**Text block**

Member Reviews
The book begins with Cerebral Palsy sufferer Ryan rescuing schoolmate Jack from drowning in a river. Due to the nature of the incident things start off rather awkward between them, but Ryan finds himself inviting Jack to attend Comic Con with him and his best friend Cody. It’s this that leads to an exploration of friendships, stereotypes and stigmatisation. For some reason I thought that the book had a male/male romance and so I was a little disappointed when this didn’t turn out to be the case (there is a gay main character though). Regardless this was a rather lovely read but unfortunately was far too short and could have done with another hundred pages or so in order for it not to end so rapidly. I enjoyed Ryan’s sarcastic/dry voice and his tendency to say the first thing that comes into his head, but wasn’t so keen on Cody and couldn’t quite bring myself to forgive his behaviour/comments. I felt Ryan’s portrayal of having CP struck the perfect balance between getting on with his life as ‘normal’ and the extra challenges he has to face. The Comic Con adventure was ok but served more as a character development opportunity than being about the convention itself. The book had the potential for a higher rating but sadly the quick ending let it down. Warnings for homophobia and attempted suicide.
Thank you very much for allowing me to read this title; I am trying to read as widely as possible ahead of the Carnegie/Greenaway nominations and awards for 2018 and your help is much appreciated.
As a Carnegie/Greenaway judge, I'm not allowed to comment about my opinions on specific titles so I can't offer an individual review on any title as I stated on my profile.
I was given the opportunity to read an electronic copy of Caterpillars Can't Swim. I was under no obligation to review this book and my opinion is freely given.
Confined to a wheelchair most of the day because of cerebral palsy, which has left him limited use of his lower legs and feet, Ryan Malloy feels free and happy when he is swimming with the high school team. After Ryan saves a fellow student from drowning, he soon realizes that there is more to life than just swimming. As his eyes open up to the world around him, will Ryan become more than he thought possible?

**Recorded information**
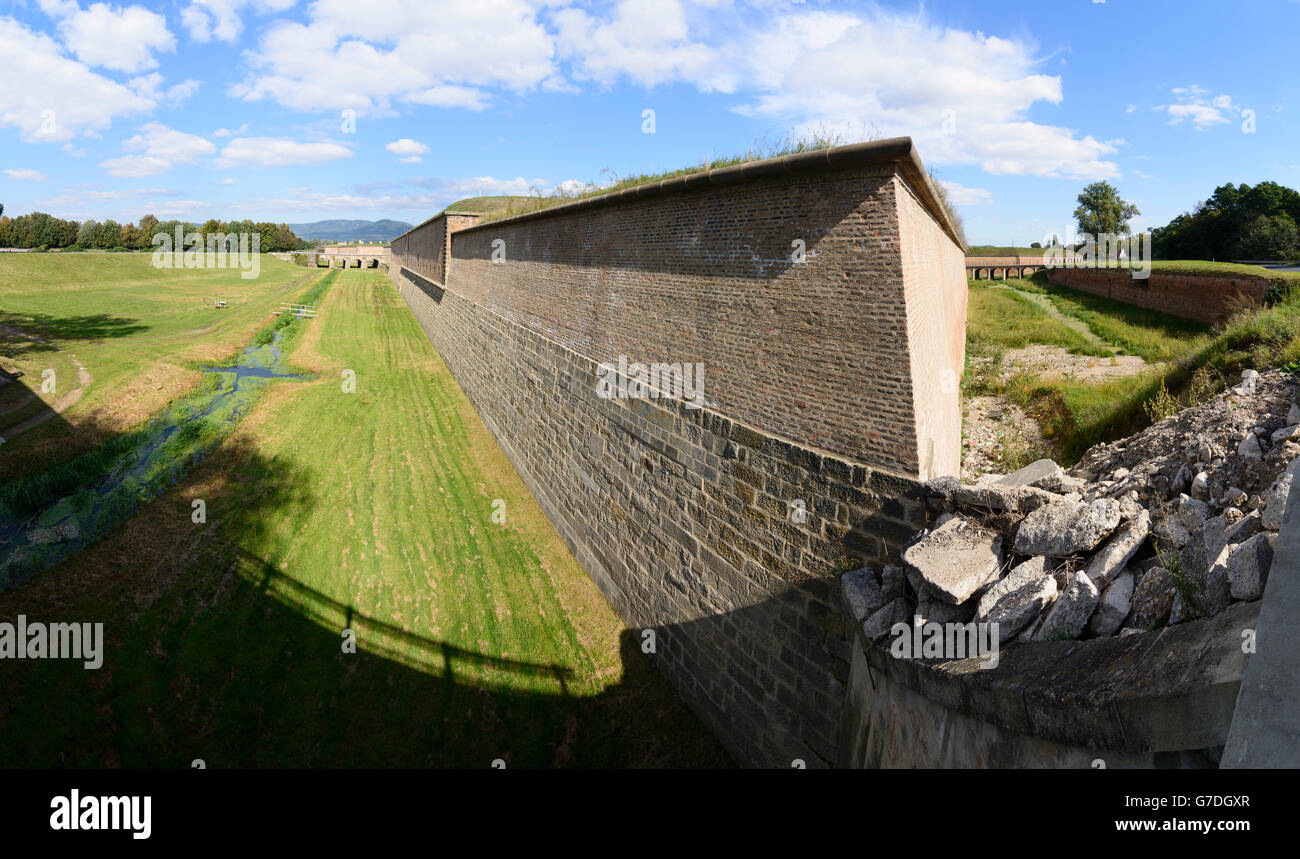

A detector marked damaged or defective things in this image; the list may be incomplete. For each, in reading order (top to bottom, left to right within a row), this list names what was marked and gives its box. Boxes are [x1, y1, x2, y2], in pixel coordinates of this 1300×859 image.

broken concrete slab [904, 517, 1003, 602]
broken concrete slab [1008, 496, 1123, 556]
==
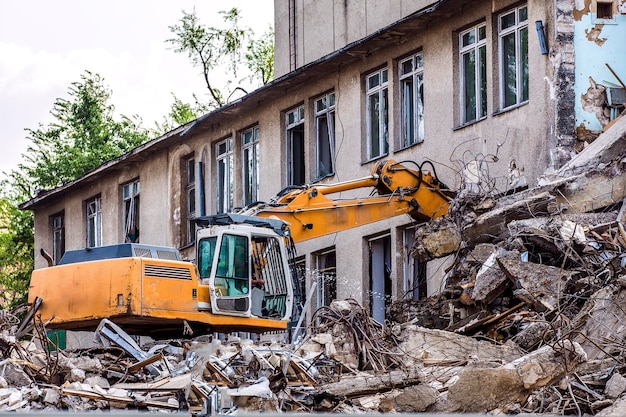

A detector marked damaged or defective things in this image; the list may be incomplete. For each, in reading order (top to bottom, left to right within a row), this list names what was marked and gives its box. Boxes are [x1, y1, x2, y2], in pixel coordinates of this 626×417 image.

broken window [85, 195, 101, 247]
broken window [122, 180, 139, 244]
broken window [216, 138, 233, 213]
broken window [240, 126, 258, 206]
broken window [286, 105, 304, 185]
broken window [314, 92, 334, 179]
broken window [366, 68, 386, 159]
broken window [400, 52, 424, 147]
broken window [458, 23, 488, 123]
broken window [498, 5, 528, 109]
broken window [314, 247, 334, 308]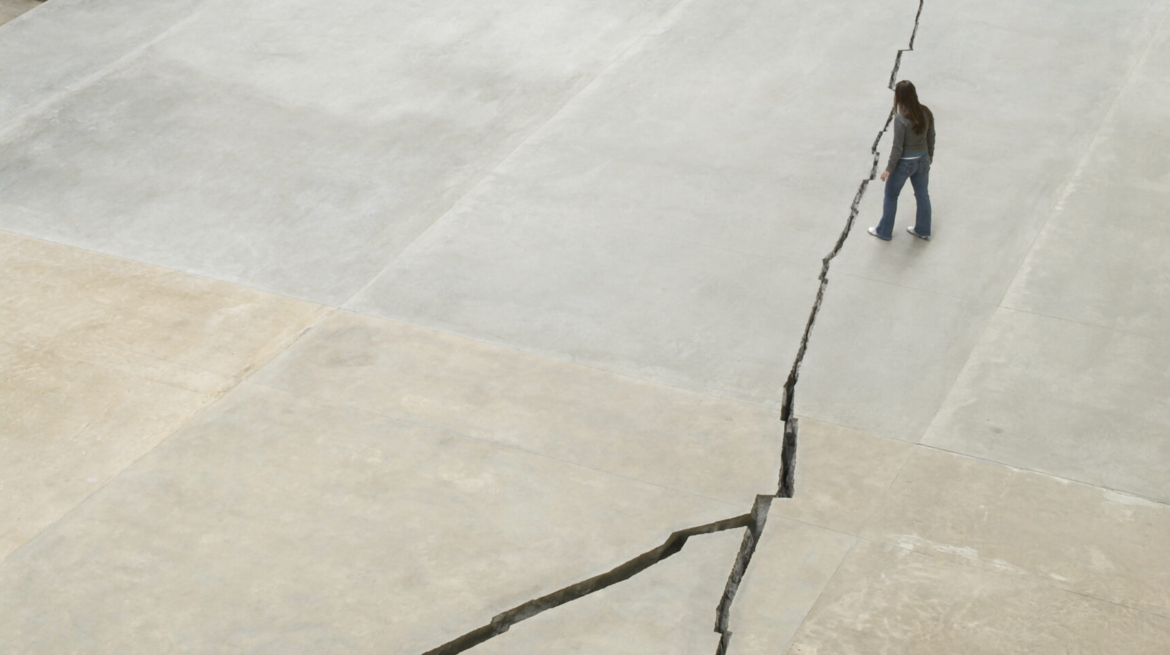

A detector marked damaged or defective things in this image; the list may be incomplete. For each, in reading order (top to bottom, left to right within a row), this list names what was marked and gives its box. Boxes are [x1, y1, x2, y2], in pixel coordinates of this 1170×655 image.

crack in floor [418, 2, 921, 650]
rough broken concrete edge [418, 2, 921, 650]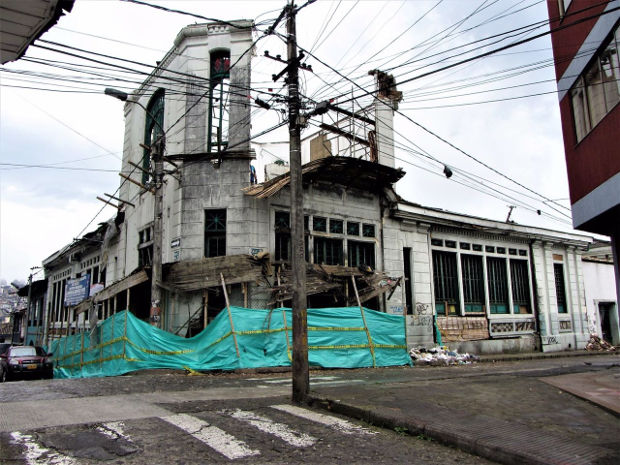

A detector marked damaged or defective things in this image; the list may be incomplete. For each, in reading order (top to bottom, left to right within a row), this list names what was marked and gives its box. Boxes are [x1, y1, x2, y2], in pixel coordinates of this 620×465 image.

**Prompt A**
Answer these from the book reviews:
(i) Whom does Ryan rescue from drowning?
(ii) Which event does Ryan invite that schoolmate to attend?
(iii) For which nominations and awards is one reviewer reading ahead?
**Prompt B**
Extend the book reviews on Caterpillars Can't Swim with the next part, starting after their last sentence.
The listing comes from a separate source and has no connection to the book reviews.

**Response A**
(i) Jack
(ii) Comic Con
(iii) The Carnegie/Greenaway nominations and awards for 2018

**Response B**
Looking beyond yourself and helping others is not often the subject of a YA novel featuring a young man as the main character, so I was pleasantly surprised by Caterpillars Can't Swim. Ryan is a strong, determined teenager whose life gets thrown a curve ball after he saves another student. Cody, Ryan's best friend, is portrayed as a typical jock teenager, but even he has layers to him. Both help Jack in different ways, which makes the book seem more realistic. Caterpillars Can't Swim is a well written novel with great characters. I would recommend it to other readers, especially teens who are struggling or who know others who may be. This book will help open a dialogue, not only between parents and teens, but can also be a helpful tool for educators, counselors, or other professionals.
I am having a difficult time with Young Adult novels these days. Most of the time I find them too cheesy and not believable and this is why I usually keep my hands off them. Only when a blurb really piques my interest do I pick it up. "Caterpillars Can't Swim" was one of those novels.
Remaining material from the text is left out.